"Tristes et honteux", les évêques appellent à lutter "sans relâche" contre la pédophilie

L'archevêque de Paris Michel Aupetit en mars 2018 lors de la procession au Sacré Coeur - © Ludovic MARIN / AFP/Archives


La Conférence des évêques de France (CEF) s'est déclarée mercredi "triste et honteuse" des abus sexuels commis dans l'Eglise, appelant à poursuivre "sans relâche" la lutte contre la pédophilie.

"Laïcs, clercs, consacrés, nous sommes profondément affectés par les révélations d’abus qui se font jour à travers le monde et dans notre pays. Face à la souffrance imprescriptible des victimes et de leurs proches, nous sommes tristes et honteux", écrit le conseil permanent (sorte d'exécutif) de la CEF, dans une déclaration transmise à la presse.

"Notre pensée se tourne d’abord vers ceux à qui on a volé leur enfance, dont la vie a été marquée à tout jamais par des actes atroces", ajoute-t-elle, déplorant "que les actes de quelques-uns rejaillissent sur toute l’Église, qu’il s’agisse d’actes criminels ou de silences coupables".

"Dans ce désarroi partagé (...) notre lutte contre tout abus doit se poursuivre sans relâche", écrit la CEF.

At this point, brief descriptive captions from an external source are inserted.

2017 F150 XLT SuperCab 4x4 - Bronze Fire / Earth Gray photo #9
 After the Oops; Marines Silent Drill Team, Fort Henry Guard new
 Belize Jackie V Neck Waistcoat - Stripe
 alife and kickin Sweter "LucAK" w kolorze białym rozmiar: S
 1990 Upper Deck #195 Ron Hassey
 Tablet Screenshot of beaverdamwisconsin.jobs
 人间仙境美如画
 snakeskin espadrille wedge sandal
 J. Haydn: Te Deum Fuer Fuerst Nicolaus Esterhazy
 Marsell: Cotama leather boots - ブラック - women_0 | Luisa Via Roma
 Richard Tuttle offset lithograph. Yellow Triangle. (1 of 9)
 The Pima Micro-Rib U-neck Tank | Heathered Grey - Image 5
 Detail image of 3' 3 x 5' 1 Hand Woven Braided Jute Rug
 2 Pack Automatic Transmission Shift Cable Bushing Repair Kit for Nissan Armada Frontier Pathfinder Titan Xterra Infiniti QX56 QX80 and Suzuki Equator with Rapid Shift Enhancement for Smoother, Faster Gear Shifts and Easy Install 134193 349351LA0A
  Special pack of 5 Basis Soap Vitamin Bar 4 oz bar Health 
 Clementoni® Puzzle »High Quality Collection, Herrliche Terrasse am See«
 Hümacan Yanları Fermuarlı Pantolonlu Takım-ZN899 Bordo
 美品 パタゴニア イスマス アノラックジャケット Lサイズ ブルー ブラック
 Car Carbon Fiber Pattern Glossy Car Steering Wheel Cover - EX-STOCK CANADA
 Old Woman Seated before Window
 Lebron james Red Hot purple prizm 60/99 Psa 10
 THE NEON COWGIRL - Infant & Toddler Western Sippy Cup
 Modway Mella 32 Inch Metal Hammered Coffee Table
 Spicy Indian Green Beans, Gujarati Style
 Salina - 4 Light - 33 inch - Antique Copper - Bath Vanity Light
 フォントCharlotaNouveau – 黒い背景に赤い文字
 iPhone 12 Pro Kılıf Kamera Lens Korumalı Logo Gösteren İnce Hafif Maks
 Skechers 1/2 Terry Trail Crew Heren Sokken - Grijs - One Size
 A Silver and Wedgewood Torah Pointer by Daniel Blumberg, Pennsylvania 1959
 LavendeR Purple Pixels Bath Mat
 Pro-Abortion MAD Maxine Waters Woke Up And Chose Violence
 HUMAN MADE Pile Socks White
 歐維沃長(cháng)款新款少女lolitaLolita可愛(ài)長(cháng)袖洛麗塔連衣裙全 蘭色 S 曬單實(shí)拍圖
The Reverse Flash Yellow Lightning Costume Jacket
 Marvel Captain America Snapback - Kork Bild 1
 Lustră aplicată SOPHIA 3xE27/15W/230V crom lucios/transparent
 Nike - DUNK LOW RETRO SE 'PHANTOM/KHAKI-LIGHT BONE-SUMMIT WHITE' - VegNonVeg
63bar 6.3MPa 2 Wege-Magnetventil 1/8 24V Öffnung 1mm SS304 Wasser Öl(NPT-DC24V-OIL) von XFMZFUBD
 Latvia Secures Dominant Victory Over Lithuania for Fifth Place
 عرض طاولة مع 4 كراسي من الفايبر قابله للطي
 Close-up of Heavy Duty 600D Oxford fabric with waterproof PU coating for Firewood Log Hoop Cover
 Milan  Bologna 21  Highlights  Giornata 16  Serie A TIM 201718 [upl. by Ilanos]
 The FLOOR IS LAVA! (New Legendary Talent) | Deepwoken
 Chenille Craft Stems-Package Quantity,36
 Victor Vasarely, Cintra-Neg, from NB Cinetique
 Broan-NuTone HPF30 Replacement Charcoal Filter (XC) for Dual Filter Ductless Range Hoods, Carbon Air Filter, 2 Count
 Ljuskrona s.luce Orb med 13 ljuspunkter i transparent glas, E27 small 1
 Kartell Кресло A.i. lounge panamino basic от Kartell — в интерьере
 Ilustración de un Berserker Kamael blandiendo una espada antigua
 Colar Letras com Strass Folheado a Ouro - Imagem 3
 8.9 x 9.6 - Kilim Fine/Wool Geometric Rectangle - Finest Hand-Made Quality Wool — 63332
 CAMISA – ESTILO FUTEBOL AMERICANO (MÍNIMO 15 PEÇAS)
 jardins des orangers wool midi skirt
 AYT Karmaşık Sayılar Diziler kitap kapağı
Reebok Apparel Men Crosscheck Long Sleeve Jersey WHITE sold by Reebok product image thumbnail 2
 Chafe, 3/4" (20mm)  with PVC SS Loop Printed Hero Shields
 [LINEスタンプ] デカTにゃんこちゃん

Le conseil permanent - dont Mgr Michel Aupetit, archevêque de Paris ou encore Mgr Georges Pontier, archevêque de Marseille - cite la lettre du pape François adressée le 20 août à tous les catholiques du monde, qui engage à "enrayer le fléau de la pédophilie". "Nous invitons toutes les communautés, tous les fidèles à lire attentivement cette lettre" et "à voir comment la mettre en œuvre".

"Nous appelons chaque baptisé (...) à s’engager +dans la transformation ecclésiale et sociale dont nous avons tant besoin+" pour "vaincre cette calamité des abus dans l’Église", ajoute-t-il.

Pour la CEF, si "en France, l’Église s’est engagée avec une grande détermination dans cette lutte contre les abus et notamment contre la pédophilie", elle reconnaît que "ce combat est toujours à intensifier, qu’il nécessite une attention sans faille et une conversion permanente des mentalités".

La CFE rappelle enfin que lors de sa prochaine assemblée plénière, en novembre à Lourdes, elle accueillera et écoutera "des personnes victimes".

Le 20 août, le pape François avait condamné "avec force les atrocités" commises en Pennsylvanie sur plus de 1.000 enfants par des centaines de prêtres pendant des décennies, dans une lettre adressée au "Peuple de Dieu". A l'avenir, "rien ne doit être négligé" pour éviter que de "telles situations (...) ne puissent être dissimulées et perpétuées", avait-il ajouté.